READING TEXT:
Why macrocarpa is different

Natural durability. Macrocarpa heartwood is rated Durability Class 3 in-ground, which means a 50x50mm stake will last 10-15 years in the ground without any treatment. Above ground, it performs at a level equivalent to H3-treated pine. This natural durability means macrocarpa can be used for outdoor applications, garden furniture, decking, cladding, fencing, and landscaping without any chemical treatment at all.

For operators, this has a major inventory implication: macrocarpa is typically sold as “naturally durable” rather than being tracked through treatment classes. Your treatment-class field in the inventory system effectively reads “N/A - naturally durable” for macrocarpa heartwood.

Milling considerations

Macrocarpa timber from old shelter belt trees is often large-dimension, with wide boards and long clear lengths. The wood has a distinctive fragrant, spicy smell (similar to pencil cedar) and a warm yellow-brown colour that darkens with age.

The sapwood band (40-50mm) has no natural durability and must be either treated or trimmed. Some mills separate heartwood and sapwood boards during grading; others sell mixed packs with the sapwood clearly identified.

Macrocarpa can be difficult to kiln dry, often exhibiting collapse and internal checking. Conservative drying schedules are needed, which means longer kiln cycles and higher drying costs than radiata.

End markets

Appearance and feature timber (the warm colour and grain pattern are highly sought after), outdoor furniture and garden structures (leveraging the natural durability), weatherboards and cladding (untreated), flooring overlays, kitchen bench tops and bar tops, boat building, and wood turning.

Macrocarpa is a premium product. Prices per cubic metre are typically 2-4x higher than standard radiata grades. Volume is limited and supply is inconsistent since most macrocarpa still comes from farm trees rather than managed plantations.

Other species you may encounter

Cypress hybrids

Increasingly planted as an alternative to macrocarpa, with better canker resistance. Lusitanica cypress (Cupressus lusitanica) and Leyland cypress are the most common. Similar timber properties to macrocarpa but generally smaller dimension from younger plantations. Used for the same appearance and outdoor durability markets.

Eucalyptus

Several eucalyptus species are grown in NZ, primarily for appearance grades. Eucalyptus timber is hard, dense, and produces attractive flooring, wall linings, and feature timber. The wood is significantly harder to saw and dry than softwoods. Mills processing eucalyptus need carbide-tipped blades, conservative drying schedules, and patience.

GIVEN INSTRUCTION A: List every end market for macrocarpa that the macrocarpa timber text names in its "End markets" section.
GIVEN INSTRUCTION B: Extend the macrocarpa timber text, beginning after its last sentence about eucalyptus.
The data that comes after this text is separate material.

GIVEN INFORMATION:
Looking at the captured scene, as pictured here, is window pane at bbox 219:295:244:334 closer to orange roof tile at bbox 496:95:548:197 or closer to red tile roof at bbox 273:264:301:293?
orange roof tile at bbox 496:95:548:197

OUTPUT A:
- Appearance and feature timber
- Outdoor furniture and garden structures
- Weatherboards and cladding (untreated)
- Flooring overlays
- Kitchen bench tops and bar tops
- Boat building
- Wood turning

OUTPUT B:
Not a mainstream production species in NZ, but a valuable niche product for mills set up to handle it.

Larch (Larix decidua)

European larch has moderate natural durability and is grown in small quantities in NZ. The timber is used for fencing, landscaping, and some structural applications. Processing is similar to Douglas fir.

Redwood (Sequoia sempervirens)

A small but growing NZ plantation resource. Redwood grows quickly, has good natural durability, and produces a distinctive red-brown timber popular for cladding and interior linings. Processing characteristics are similar to radiata but with lower density.

What species means for your inventory

Species is a primary attribute in your inventory data model, alongside grade, treatment, and dimensions. Getting it right matters because species determines pricing (macrocarpa at 3x radiata changes your stock value calculations), species affects treatment options (you can’t offer H5 CCA-treated macrocarpa), species determines drying schedules (mixing Douglas fir and radiata in the same kiln charge creates problems), and species affects customer orders (a builder ordering SG8 framing doesn’t care whether it’s radiata or Douglas fir for most applications, but a joinery customer specifying macrocarpa for a kitchen bench absolutely does).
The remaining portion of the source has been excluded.